Do Today's Gains Mean The Selling Spree is Over?
After some initial weakness brought 10yr yields back in line with yesterday's highs, bonds managed to calm down enough eke out a small victory by the 3pm close. This is a welcome change in light of the recent selling spree, but that change had already occurred as of yesterday. Today's mostly-sideways tone is better viewed as a confirmation of yesterday's leveling-off. From here, the goal will be to determine whether this new consolidation is here to confirm recent weakness or to take up arms against it. From a strategy standpoint, although there's a chance this means the selling spree is over, we'd still need to see a stronger move down and out of this week's range to confirm it.
Fed MBS Buying 10am, 1130am, 1pm
Jobless Claims 362 vs 335 f'cast, 351 prev
Q2 Final GDP 6.6 vs 6.6 f'cast/prev
Chicago PMI 64.7 vs 65.0 f'cast, 66.8 prev
Inconsequentially stronger to start the overnight session, then weaker during European hours.

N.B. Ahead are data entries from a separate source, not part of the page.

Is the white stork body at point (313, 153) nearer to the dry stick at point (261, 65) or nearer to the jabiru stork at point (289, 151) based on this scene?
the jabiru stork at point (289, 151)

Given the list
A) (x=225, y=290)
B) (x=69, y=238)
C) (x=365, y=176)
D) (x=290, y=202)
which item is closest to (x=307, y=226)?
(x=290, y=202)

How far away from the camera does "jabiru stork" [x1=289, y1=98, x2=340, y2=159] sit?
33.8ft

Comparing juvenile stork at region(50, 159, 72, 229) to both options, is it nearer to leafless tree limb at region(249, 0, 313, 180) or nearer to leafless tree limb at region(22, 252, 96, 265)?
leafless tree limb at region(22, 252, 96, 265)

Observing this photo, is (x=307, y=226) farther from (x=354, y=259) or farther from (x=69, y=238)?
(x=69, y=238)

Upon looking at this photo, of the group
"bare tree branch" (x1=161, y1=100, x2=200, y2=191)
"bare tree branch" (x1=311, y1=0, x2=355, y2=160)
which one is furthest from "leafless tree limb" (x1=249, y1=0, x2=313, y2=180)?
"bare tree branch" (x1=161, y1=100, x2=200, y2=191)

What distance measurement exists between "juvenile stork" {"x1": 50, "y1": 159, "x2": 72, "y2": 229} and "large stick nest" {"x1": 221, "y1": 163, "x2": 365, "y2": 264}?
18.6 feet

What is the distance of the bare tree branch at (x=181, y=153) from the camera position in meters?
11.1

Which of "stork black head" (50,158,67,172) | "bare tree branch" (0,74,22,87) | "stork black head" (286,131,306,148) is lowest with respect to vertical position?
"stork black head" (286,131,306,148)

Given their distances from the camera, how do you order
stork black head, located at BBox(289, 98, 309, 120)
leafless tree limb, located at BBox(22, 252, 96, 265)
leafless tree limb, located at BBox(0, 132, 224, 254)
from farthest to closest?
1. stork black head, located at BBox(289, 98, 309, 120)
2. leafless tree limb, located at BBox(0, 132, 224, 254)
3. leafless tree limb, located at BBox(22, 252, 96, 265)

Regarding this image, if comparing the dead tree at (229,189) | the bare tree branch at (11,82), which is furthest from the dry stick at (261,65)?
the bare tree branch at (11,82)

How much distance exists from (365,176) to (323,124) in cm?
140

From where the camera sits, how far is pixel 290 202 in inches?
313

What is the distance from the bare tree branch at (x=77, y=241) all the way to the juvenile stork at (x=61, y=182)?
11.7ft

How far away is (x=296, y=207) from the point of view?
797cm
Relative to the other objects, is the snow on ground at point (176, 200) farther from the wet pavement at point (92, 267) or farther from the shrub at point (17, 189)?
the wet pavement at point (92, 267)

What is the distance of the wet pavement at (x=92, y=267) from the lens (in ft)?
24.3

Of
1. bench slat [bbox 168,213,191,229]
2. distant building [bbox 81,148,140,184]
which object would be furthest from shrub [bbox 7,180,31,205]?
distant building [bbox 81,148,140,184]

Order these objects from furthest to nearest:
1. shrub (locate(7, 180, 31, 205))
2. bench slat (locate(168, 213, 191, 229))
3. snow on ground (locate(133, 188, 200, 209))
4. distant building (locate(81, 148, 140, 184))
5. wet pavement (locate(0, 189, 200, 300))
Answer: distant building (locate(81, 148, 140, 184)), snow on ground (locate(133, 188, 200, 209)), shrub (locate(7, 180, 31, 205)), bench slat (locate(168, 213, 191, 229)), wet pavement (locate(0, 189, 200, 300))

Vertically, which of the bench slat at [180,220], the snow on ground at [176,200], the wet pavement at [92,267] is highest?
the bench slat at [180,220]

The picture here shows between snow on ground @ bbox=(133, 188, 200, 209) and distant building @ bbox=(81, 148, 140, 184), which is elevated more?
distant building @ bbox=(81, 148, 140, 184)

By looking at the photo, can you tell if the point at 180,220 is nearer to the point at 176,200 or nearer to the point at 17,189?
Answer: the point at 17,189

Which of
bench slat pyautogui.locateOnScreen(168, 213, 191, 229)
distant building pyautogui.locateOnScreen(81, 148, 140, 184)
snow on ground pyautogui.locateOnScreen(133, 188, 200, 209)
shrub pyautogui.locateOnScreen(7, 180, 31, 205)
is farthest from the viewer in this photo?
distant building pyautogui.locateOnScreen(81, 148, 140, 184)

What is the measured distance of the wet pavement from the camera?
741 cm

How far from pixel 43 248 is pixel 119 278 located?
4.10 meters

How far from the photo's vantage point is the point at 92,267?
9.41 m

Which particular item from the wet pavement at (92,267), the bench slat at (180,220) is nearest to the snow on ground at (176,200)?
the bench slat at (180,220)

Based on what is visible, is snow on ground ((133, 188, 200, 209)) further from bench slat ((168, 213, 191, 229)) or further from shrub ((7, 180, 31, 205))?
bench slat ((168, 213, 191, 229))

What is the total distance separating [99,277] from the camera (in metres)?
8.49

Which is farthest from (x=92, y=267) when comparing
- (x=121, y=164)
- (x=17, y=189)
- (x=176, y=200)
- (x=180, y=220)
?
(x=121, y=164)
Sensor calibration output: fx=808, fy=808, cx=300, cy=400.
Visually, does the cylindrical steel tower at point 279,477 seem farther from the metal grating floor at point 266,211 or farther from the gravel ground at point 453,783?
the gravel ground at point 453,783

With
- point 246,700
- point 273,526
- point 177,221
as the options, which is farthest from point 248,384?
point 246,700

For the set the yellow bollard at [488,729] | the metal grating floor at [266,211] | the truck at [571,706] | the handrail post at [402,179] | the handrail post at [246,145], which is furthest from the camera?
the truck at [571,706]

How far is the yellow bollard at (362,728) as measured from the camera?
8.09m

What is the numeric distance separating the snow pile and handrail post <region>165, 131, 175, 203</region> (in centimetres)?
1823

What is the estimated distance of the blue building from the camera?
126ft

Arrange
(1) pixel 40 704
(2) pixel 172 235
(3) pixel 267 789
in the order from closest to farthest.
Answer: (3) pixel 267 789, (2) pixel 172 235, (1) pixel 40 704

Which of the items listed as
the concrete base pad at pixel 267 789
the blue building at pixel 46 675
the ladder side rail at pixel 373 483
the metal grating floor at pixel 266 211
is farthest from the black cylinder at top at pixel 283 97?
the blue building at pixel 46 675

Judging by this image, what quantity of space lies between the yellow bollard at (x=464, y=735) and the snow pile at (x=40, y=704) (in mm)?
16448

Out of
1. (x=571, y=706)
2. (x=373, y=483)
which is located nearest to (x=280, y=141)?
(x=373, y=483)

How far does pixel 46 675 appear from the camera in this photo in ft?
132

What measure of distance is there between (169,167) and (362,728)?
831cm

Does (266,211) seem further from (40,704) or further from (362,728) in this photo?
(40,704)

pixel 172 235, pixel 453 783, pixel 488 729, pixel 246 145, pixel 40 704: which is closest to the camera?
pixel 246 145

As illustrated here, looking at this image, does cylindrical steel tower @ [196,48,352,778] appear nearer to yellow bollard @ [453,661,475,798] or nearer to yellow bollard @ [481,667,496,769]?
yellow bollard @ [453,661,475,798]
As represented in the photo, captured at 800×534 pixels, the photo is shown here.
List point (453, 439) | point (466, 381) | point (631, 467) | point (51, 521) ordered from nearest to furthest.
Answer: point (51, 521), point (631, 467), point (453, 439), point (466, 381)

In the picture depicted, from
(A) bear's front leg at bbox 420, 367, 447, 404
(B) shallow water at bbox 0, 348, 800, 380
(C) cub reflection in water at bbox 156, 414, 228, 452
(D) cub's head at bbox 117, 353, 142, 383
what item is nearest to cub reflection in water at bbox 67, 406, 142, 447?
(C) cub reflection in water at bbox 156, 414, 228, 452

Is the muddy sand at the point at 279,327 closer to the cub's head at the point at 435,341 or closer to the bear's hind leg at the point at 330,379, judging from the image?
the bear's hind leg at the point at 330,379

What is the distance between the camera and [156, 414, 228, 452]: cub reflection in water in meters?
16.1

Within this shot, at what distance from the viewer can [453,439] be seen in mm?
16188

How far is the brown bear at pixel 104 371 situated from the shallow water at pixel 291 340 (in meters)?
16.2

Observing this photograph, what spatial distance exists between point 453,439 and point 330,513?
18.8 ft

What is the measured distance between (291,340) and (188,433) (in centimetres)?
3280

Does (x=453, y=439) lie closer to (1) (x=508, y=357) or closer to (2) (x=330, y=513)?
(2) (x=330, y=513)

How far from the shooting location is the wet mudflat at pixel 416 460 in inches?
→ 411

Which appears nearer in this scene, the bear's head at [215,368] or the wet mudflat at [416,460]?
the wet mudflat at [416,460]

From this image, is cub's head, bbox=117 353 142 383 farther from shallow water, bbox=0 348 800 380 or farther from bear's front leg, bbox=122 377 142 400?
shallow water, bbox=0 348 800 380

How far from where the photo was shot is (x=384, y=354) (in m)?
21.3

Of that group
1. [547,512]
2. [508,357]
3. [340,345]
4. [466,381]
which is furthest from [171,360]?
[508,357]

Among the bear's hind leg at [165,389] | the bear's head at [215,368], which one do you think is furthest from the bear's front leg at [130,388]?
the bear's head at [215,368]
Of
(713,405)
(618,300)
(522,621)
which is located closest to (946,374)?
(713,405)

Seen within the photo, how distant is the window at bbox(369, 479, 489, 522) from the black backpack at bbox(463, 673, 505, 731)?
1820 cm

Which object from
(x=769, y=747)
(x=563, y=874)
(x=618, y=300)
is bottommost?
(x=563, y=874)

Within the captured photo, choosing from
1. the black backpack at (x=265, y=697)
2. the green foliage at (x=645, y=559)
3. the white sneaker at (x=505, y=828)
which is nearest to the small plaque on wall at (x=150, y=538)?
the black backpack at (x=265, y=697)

Yields up 1.5bps to 1.54% and MBS down almost an eighth--small scale moves in the recent context.
Slow, steady gains throughout the day as the decompression of the recent selling spree coincides with a modest buying bias among month/quarter-end trading needs. 10yr now down 1bp at 1.515 and 2.5 MBS up nearly an eighth of a point.
Uneventful afternoon with bonds showing no impressive evidence of month-end trading impacts. Both 10yr yields and MBS remain at the same levels as the last update.